WORK INSTRUCTION A ->
Reproduce the stretch of the classifier excerpt from "It is these" through "table of numbers.".
WORK INSTRUCTION B ->
In the classifier excerpt, what are examples of truth used to teach a predictor or a classifier called?
WORK INSTRUCTION C ->
List the column headings of the table in the classifier excerpt.
Segment Start: EXCERPT TO READ
You are part of a Turing test, but are also providing training labels for the images for future use.

Example

Width

Length

Bug

1

3.0

1.0

ladybird

2

1.0

3.0

caterpillar

We have an example of a bug which has width 3.0 and length 1.0, which we know is a ladybird. We also have an example of a bug which is longer at 3.0 and thinner at 1.0, which is a caterpillar. This is a set of examples which we declare to be the truth.

It is these examples which will help refine the slope of the classifier function. Examples of truth used to teach a predictor or a classifier are called the training data. Let’s plot these two training data examples. Visualising data is often very helpful to get a better understand of it, a feel for it, which isn’t easy to get just by looking at a list or table of numbers.

Let’s start with a random dividing line, just to get started somewhere. Looking back at our miles to kilometre predictor, we had a linear function whose parameter we adjusted. We can do the same here, because the dividing line is a straight line: \(y = Ax+b\)
Segment End: EXCERPT TO READ
Segment Start: RECORDED DATA
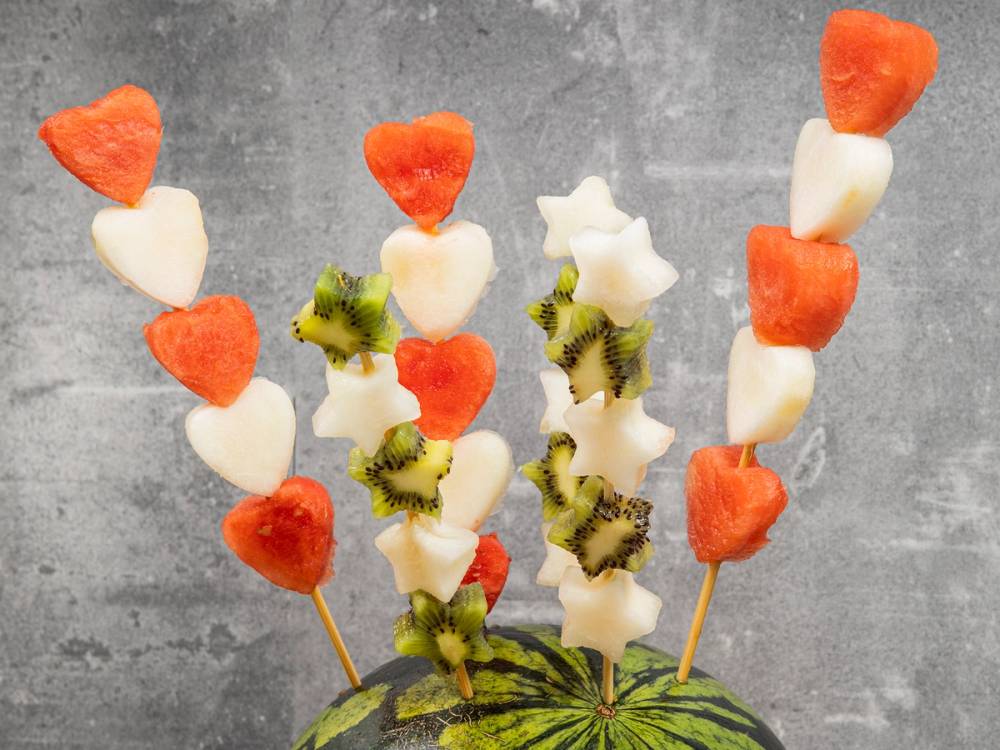 Fruktspyd med jordbær, kiwi og marshmallows på en grå bakgrunn, sannsynligvis til en babyshower.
Segment End: RECORDED DATA
ANSWER SECTION A ->
It is these examples which will help refine the slope of the classifier function. Examples of truth used to teach a predictor or a classifier are called the training data. Let’s plot these two training data examples. Visualising data is often very helpful to get a better understand of it, a feel for it, which isn’t easy to get just by looking at a list or table of numbers.

ANSWER SECTION B ->
They are called the training data.

ANSWER SECTION C ->
Example, Width, Length, Bug